TEXT SEGMENT
Hint: It has nothing to do with money.

Several years ago, I was retained by an affluent family to help them with their long-term planning.

We started the engagement with a day-long “discovery” session for the extended family at the matriarch and patriarch’s home. When we broke for lunch, food was removed from the warm oven and placed on the buffet table so we could help ourselves. But first the matriarch carefully removed the tinfoil from the casseroles, wiped it with a damp cloth, folded it neatly and put it back in a kitchen drawer so it could be reused.

The family’s $50 million net worth did little to change the ingrained thriftiness of the matriarch who had grown up in an impoverished town after the Great Depression. She always believed that a nickel’s worth of foil wasn’t something to be wasted.

The terms “wealth,” “prosperity” and “abundance” are often used interchangeably, but they’re not similar at all, especially during these challenging times. Popular phrases such as “prosperity consciousness,” “abundance mentality” and “wealth is more than money” only add to the confusion.

What’s the Difference?

Let’s take a closer look at the distinctions among wealth, prosperity and abundance:

  1. Wealth. For most of us, wealth is broadly defined as assets minus liabilities (that is, net worth). As advisors, we do our best to re-frame wealth as “more than money,” but the public generally sees wealth as money or financial assets. The more you have, the wealthier you are. It’s tangible, or at least measurable by some standard of comparison.
  2. Prosperity. While prosperity and wealth are often used interchangeably, prosperity seems a little more expansive. It often factors in health and happiness as well as one’s financial well-being. For instance, we all know clients who are extremely wealthy but also unhappy most of the time. Think Ebenezer Scrooge. Therefore, clients can be wealthy but not prosperous. Prosperity takes more of the holistic view of life; it’s not just about one’s finances.
  3. Abundance is more about contentment. It’s a feeling of plenty, with the peace of mind that there’s enough for everyone. When an individual, family or society has a sense of abundance, there’s usually less competition for a limited amount of resources. If someone has more than you do, the only way for you to gain is to take from someone else. But that’s not necessary when you have a sense of abundance. Abundance is the key to collaboration and partnership. It’s a sense of win-win, not win-lose. More easily said than done when it comes to family dynamics, however.

Wait, here’s a wild card …

What most enlightened advisors consider to be “wealth” has nothing to do with money. Seeking true wealth may mean seeking deeper relationships, more personal growth or ways to create more meaning in life. Achieving true wealth means possessing the ability to enjoy the small, ordinary pleasures of life.

Real-World Example

One of my business owner clients recently retired. Now in his mid-70s, he has a well-known enterprise and a significant net worth. He recently entered into an agreement with his former key employees to buy out his business interests.

STORED DATA
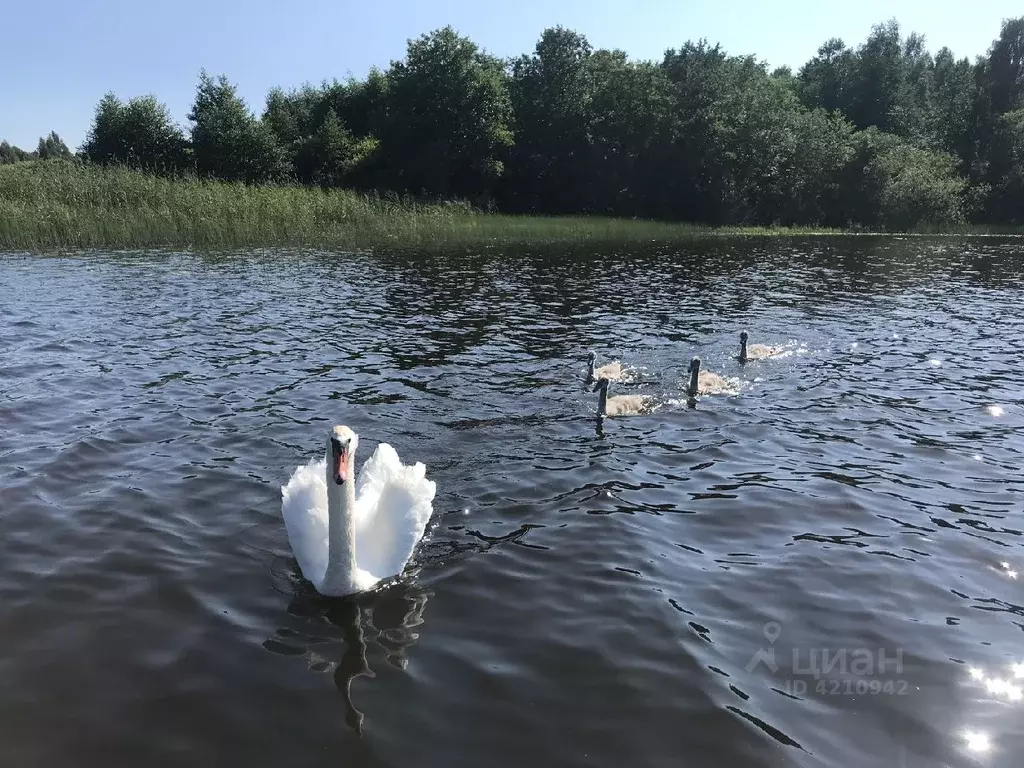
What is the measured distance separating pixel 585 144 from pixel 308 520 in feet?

THE TASK
Translate this sentence from the passage on wealth, prosperity and abundance into Spanish: "Abundance is the key to collaboration and partnership." The material is separate from the passage on wealth, prosperity and abundance.

RESPONSE TO THIS TASK
La abundancia es la clave de la colaboración y la asociación.